ChanelMuslim.com – Bangga Diri
Ada orang soleh yang sangat gemar berpuasa Senin Kamis. Bukan sekadar gemar berpuasanya yang membanggakan. Tapi, selama puluhan tahun ia melakukan ibadah sunah itu, tak seorang pun tahu tentang ibadahnya itu.
Hal itu terus dan selalu ia rahasiakan. Ia ingin ibadahnya itu hanya untuk Allah swt. Ia tak butuh pujian manusia. Kalau pun ada orang yang tahu ia berpuasa sunah, setidaknya orang yang tahu itu tidak memuji karena begitu istiqamah berpuasa hingga puluhan tahun, tanpa luput sehari pun.
Baca Juga: Fenita Arie Bangga Anak Terus Menghafal di Boarding
Bangga Diri
Setan tertantang untuk menggoda orang soleh ini. Setan membisikkan, “Wahai orang soleh, saya yakin tidak ada seorang pun di negeri Anda ini orang yang mampu menjaga puasa sunnah Senin Kamis seperti Anda menjaganya. Luar biasa!”
Setan berharap, dengan bisikannya itu, orang soleh ini akan terpedaya. Ia akan bangga diri untuk kemudian menceritakan prestasinya itu kepada orang lain.
Namun ternyata, bisikan maut setan itu tak melunturkan ikhlasnya sedikit pun. Ia tetap konsisten, menjaga amal itu dan merahasiakannya.
Setan tak kalah akal. Ia menyamar sebagai seorang perantau yang sedang butuh tempat istirahat. Dan rumah orang soleh itu menjadi targetnya.
“Bolehkah aku beristirahat sejenak di rumah Anda, Tuan?” ucapnya setelah menyalami sang tuan rumah.

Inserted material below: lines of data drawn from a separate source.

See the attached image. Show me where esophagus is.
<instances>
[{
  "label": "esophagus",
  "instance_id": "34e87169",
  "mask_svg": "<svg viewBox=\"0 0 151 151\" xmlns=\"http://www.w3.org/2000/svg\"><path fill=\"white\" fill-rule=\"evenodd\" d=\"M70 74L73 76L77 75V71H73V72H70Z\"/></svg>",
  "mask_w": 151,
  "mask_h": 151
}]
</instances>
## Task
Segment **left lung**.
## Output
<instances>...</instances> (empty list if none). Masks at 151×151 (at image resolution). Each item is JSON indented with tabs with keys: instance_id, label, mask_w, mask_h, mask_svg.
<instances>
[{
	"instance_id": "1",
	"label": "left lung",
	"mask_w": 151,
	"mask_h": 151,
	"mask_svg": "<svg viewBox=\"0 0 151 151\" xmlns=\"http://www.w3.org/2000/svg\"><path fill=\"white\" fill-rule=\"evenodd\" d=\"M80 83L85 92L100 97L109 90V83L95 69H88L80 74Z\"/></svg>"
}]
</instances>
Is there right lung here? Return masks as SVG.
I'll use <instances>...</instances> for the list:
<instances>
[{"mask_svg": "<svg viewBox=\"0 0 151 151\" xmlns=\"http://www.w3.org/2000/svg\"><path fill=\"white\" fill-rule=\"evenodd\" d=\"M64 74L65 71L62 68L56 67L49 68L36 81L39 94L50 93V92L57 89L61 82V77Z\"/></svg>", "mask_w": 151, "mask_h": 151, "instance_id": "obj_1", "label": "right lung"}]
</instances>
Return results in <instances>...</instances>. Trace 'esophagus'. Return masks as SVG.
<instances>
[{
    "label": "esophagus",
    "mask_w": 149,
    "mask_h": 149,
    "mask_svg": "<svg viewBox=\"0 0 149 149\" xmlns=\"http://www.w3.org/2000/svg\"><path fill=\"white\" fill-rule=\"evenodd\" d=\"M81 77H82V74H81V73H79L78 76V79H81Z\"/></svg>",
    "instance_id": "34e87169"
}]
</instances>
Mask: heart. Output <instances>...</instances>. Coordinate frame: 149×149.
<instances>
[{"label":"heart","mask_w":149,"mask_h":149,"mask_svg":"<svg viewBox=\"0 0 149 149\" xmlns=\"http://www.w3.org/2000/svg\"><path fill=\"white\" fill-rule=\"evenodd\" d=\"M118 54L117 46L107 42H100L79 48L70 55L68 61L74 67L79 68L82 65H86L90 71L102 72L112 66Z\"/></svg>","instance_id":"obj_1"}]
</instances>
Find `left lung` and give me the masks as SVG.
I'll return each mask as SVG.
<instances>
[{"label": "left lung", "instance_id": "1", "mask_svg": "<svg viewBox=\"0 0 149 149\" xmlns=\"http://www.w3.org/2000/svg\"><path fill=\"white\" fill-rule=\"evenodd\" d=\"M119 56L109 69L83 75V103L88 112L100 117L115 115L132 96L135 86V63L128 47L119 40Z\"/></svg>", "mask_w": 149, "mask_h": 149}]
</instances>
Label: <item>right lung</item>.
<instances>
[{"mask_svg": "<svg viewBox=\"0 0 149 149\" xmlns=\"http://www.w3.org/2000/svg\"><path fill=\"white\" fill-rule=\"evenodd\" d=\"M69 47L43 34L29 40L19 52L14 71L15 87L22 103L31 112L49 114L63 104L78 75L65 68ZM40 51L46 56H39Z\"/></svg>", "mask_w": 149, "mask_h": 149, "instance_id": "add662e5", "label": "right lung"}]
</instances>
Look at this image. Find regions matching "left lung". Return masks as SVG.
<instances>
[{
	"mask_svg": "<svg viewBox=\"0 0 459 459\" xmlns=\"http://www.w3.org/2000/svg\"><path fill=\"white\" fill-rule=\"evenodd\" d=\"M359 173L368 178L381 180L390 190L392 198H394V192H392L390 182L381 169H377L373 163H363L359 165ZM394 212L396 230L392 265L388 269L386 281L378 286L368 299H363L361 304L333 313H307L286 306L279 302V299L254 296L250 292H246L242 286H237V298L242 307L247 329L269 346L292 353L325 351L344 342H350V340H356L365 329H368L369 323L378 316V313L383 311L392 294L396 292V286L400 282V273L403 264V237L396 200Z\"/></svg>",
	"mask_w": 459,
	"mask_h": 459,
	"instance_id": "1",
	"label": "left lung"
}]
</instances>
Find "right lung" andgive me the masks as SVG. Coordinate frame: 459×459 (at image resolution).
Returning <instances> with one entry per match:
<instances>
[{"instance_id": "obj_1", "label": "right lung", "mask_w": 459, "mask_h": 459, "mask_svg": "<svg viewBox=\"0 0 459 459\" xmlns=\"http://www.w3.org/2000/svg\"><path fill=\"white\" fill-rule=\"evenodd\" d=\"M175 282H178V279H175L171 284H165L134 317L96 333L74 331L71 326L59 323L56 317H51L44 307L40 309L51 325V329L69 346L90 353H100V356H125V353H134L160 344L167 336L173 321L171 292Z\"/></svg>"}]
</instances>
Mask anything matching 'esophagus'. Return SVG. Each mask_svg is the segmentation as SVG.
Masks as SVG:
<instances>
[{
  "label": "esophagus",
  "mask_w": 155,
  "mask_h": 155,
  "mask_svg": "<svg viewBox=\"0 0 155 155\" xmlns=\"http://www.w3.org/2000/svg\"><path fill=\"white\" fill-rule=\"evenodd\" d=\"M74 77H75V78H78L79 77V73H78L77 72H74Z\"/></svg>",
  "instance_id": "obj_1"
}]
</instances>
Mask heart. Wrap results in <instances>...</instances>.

“Aku sedang dalam perjalanan. Saat ini aku sedang berpuasa sunah. Kalau saja tuan tidak keberatan untuk memberikanku sedikit makanan atau minuman untuk berbuka puasa,” pintanya kemudian.
“Silakan. Aku ada sedikit makanan dan minuman untuk Anda berbuka puasa di rumahku,” jawab orang soleh ini dengan ramah.
Saat untuk berbuka pun hampir tiba. Setan mulai melancarkan strateginya. “Maaf Tuan. Apa ada makanan lain? Rasanya, aku tidak bisa merasa kenyang dengan makanan seperti ini,” ucapnya.
Permintaan itu mulai mengusik sang tuan rumah. Tapi, ia berusaha untuk tetap ramah. Padahal, ia pun merasakan betapa lapar dan hausnya saat sore itu. Karena ia juga sedang berpuasa. Tapi, hal itu ia rahasiakan.
“Baiklah, akan aku carikan makanan lain,” jawab orang soleh sambil keluar rumah membelikan makanan.
Kini, makanan sudah tampak lengkap. Bahkan bisa dibilang sangat cukup untuk seorang tamu perantau yang kelaparan karena sedang berpuasa.
“Maaf, Tuan. Aku rasa, minuman yang kau sajikan rasanya kurang. Bisakah kau tambahkan dengan susu agar tubuhku bisa kembali segar,” pintanya lagi.
Kali ini, orang soleh itu lebih terusik. Ia merasa tamunya terlalu manja dengan nafsu berbuka puasanya. Padahal, ia sendiri yang sudah sekian lama berpuasa, tidak lebih dari makan dan minum seadanya saat berbuka.
Namun, ia tetap menahan diri. Ia keluar rumah lagi untuk mencari susu untuk tamunya itu.
Setelah makanan dan minuman begitu lengkap tersaji, setan kembali berulah. Ia melancarkan serangan lagi. “Maaf, Tuan. Aku rasa masih ada yang kurang dari jamuanmu,” ucapnya.
Orang soleh begitu tersentak dengan ucapan tamunya yang tak terduga itu. Ia mengira, sang tamu sudah merasa sangat puas dengan jamuannya. Ternyata, masih ada saja yang kurang. Orang soleh ini mulai kesal.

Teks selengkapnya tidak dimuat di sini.